Lipid-chondroitin sulfate conjugate modified PLGA nanocarriers of salinomycin for enhanced TRAIL-mediated apoptosis in triple negative breast cancer.

Triple-negative breast cancer (TNBC), characterized by the absence of estrogen receptors, progesterone receptors, and HER2 expression, is an aggressive subtype with limited treatment options, underscoring the need for novel therapeutic strategies. This study presents the development of chondroitin sulfate-conjugated, octadecylamine-modified PLGA lipid-polymer hybrid nanoparticles (CS-SAL-LPNPs) for targeted delivery of salinomycin (SAL), a Wnt/β-catenin pathway inhibitor, to sensitize TNBC cells to apoptosis induced by TRAIL through targeted CD44 receptor-mediated uptake.

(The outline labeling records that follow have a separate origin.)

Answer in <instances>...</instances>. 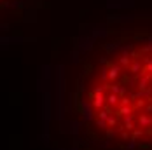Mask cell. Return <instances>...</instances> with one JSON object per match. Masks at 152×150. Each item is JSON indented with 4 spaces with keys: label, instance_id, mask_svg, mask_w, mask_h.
Returning <instances> with one entry per match:
<instances>
[{
    "label": "cell",
    "instance_id": "cell-1",
    "mask_svg": "<svg viewBox=\"0 0 152 150\" xmlns=\"http://www.w3.org/2000/svg\"><path fill=\"white\" fill-rule=\"evenodd\" d=\"M72 114L88 150H152V26L94 42L75 72Z\"/></svg>",
    "mask_w": 152,
    "mask_h": 150
},
{
    "label": "cell",
    "instance_id": "cell-2",
    "mask_svg": "<svg viewBox=\"0 0 152 150\" xmlns=\"http://www.w3.org/2000/svg\"><path fill=\"white\" fill-rule=\"evenodd\" d=\"M5 2H7V0H0V5H2V4H5Z\"/></svg>",
    "mask_w": 152,
    "mask_h": 150
}]
</instances>
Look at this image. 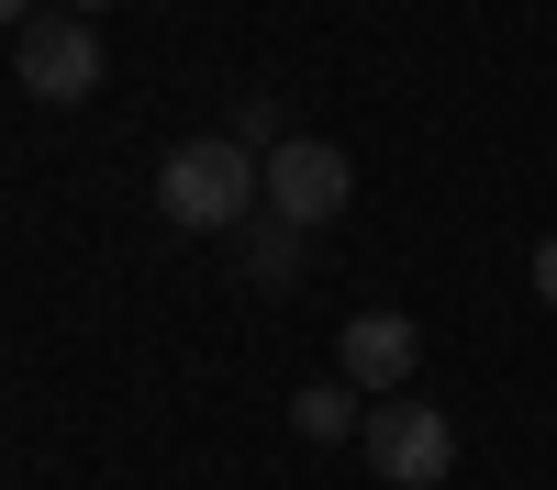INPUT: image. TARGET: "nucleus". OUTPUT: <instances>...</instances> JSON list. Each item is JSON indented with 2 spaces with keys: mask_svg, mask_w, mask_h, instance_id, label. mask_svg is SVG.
Returning <instances> with one entry per match:
<instances>
[{
  "mask_svg": "<svg viewBox=\"0 0 557 490\" xmlns=\"http://www.w3.org/2000/svg\"><path fill=\"white\" fill-rule=\"evenodd\" d=\"M257 201H268V156L235 146V134H190V146H168V167H157V212L178 235H235Z\"/></svg>",
  "mask_w": 557,
  "mask_h": 490,
  "instance_id": "f257e3e1",
  "label": "nucleus"
},
{
  "mask_svg": "<svg viewBox=\"0 0 557 490\" xmlns=\"http://www.w3.org/2000/svg\"><path fill=\"white\" fill-rule=\"evenodd\" d=\"M357 445H368V468H380L391 490H435V479L457 468V424L435 413V401H412V390H391V401H368V424H357Z\"/></svg>",
  "mask_w": 557,
  "mask_h": 490,
  "instance_id": "f03ea898",
  "label": "nucleus"
},
{
  "mask_svg": "<svg viewBox=\"0 0 557 490\" xmlns=\"http://www.w3.org/2000/svg\"><path fill=\"white\" fill-rule=\"evenodd\" d=\"M346 201H357L346 146H323V134H290V146H268V212L290 223V235H323Z\"/></svg>",
  "mask_w": 557,
  "mask_h": 490,
  "instance_id": "7ed1b4c3",
  "label": "nucleus"
},
{
  "mask_svg": "<svg viewBox=\"0 0 557 490\" xmlns=\"http://www.w3.org/2000/svg\"><path fill=\"white\" fill-rule=\"evenodd\" d=\"M12 67H23L34 101H89V89H101V34H89L78 12H34L12 34Z\"/></svg>",
  "mask_w": 557,
  "mask_h": 490,
  "instance_id": "20e7f679",
  "label": "nucleus"
},
{
  "mask_svg": "<svg viewBox=\"0 0 557 490\" xmlns=\"http://www.w3.org/2000/svg\"><path fill=\"white\" fill-rule=\"evenodd\" d=\"M335 368H346V390L391 401L412 368H424V324H412V312H357V324L335 335Z\"/></svg>",
  "mask_w": 557,
  "mask_h": 490,
  "instance_id": "39448f33",
  "label": "nucleus"
},
{
  "mask_svg": "<svg viewBox=\"0 0 557 490\" xmlns=\"http://www.w3.org/2000/svg\"><path fill=\"white\" fill-rule=\"evenodd\" d=\"M357 424H368V390H346V379H323V390H290V435L335 445V435H357Z\"/></svg>",
  "mask_w": 557,
  "mask_h": 490,
  "instance_id": "423d86ee",
  "label": "nucleus"
},
{
  "mask_svg": "<svg viewBox=\"0 0 557 490\" xmlns=\"http://www.w3.org/2000/svg\"><path fill=\"white\" fill-rule=\"evenodd\" d=\"M290 267H301V235H290V223L268 212L257 235H246V279H257V290H290Z\"/></svg>",
  "mask_w": 557,
  "mask_h": 490,
  "instance_id": "0eeeda50",
  "label": "nucleus"
},
{
  "mask_svg": "<svg viewBox=\"0 0 557 490\" xmlns=\"http://www.w3.org/2000/svg\"><path fill=\"white\" fill-rule=\"evenodd\" d=\"M535 301H557V235L535 246Z\"/></svg>",
  "mask_w": 557,
  "mask_h": 490,
  "instance_id": "6e6552de",
  "label": "nucleus"
},
{
  "mask_svg": "<svg viewBox=\"0 0 557 490\" xmlns=\"http://www.w3.org/2000/svg\"><path fill=\"white\" fill-rule=\"evenodd\" d=\"M0 23H12V34H23V23H34V0H0Z\"/></svg>",
  "mask_w": 557,
  "mask_h": 490,
  "instance_id": "1a4fd4ad",
  "label": "nucleus"
},
{
  "mask_svg": "<svg viewBox=\"0 0 557 490\" xmlns=\"http://www.w3.org/2000/svg\"><path fill=\"white\" fill-rule=\"evenodd\" d=\"M67 12H78V23H89V12H112V0H67Z\"/></svg>",
  "mask_w": 557,
  "mask_h": 490,
  "instance_id": "9d476101",
  "label": "nucleus"
}]
</instances>
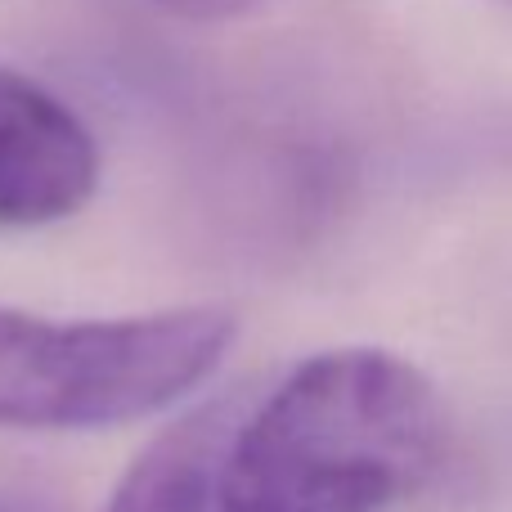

Successful nanoparticle conjugation was confirmed using FTIR and NMR spectroscopy, yielding nanoparticles of 172.36 ± 5.24 nm with a zeta potential of - 26.84 ± 0.25 mV, optimal for cellular uptake and stability. The cellular uptake of CS-SAL-LPNPs was significantly enhanced, as confirmed by confocal microscopy and flow cytometry, showing a statistically significant (p < 0.05; n ≥ 3) 1.45-fold higher fluorescence intensity compared to non-targeted systems. CS-SAL-LPNPs exhibited potent cytotoxicity, with a IC of 3.5 µM, and effectively modulated apoptosis-related protein expression by downregulating anti-apoptotic proteins such as Bcl-2 and survivin while upregulating the pro-apoptotic protein caspase-3. These changes indicate disruption of the Wnt/β-catenin signaling pathway, enhancing TRAIL-mediated apoptosis in TNBC cells. These findings demonstrate promising in vitro therapeutic efficacy of CS-SAL-LPNPs, warranting further preclinical in vivo studies for comprehensive validation.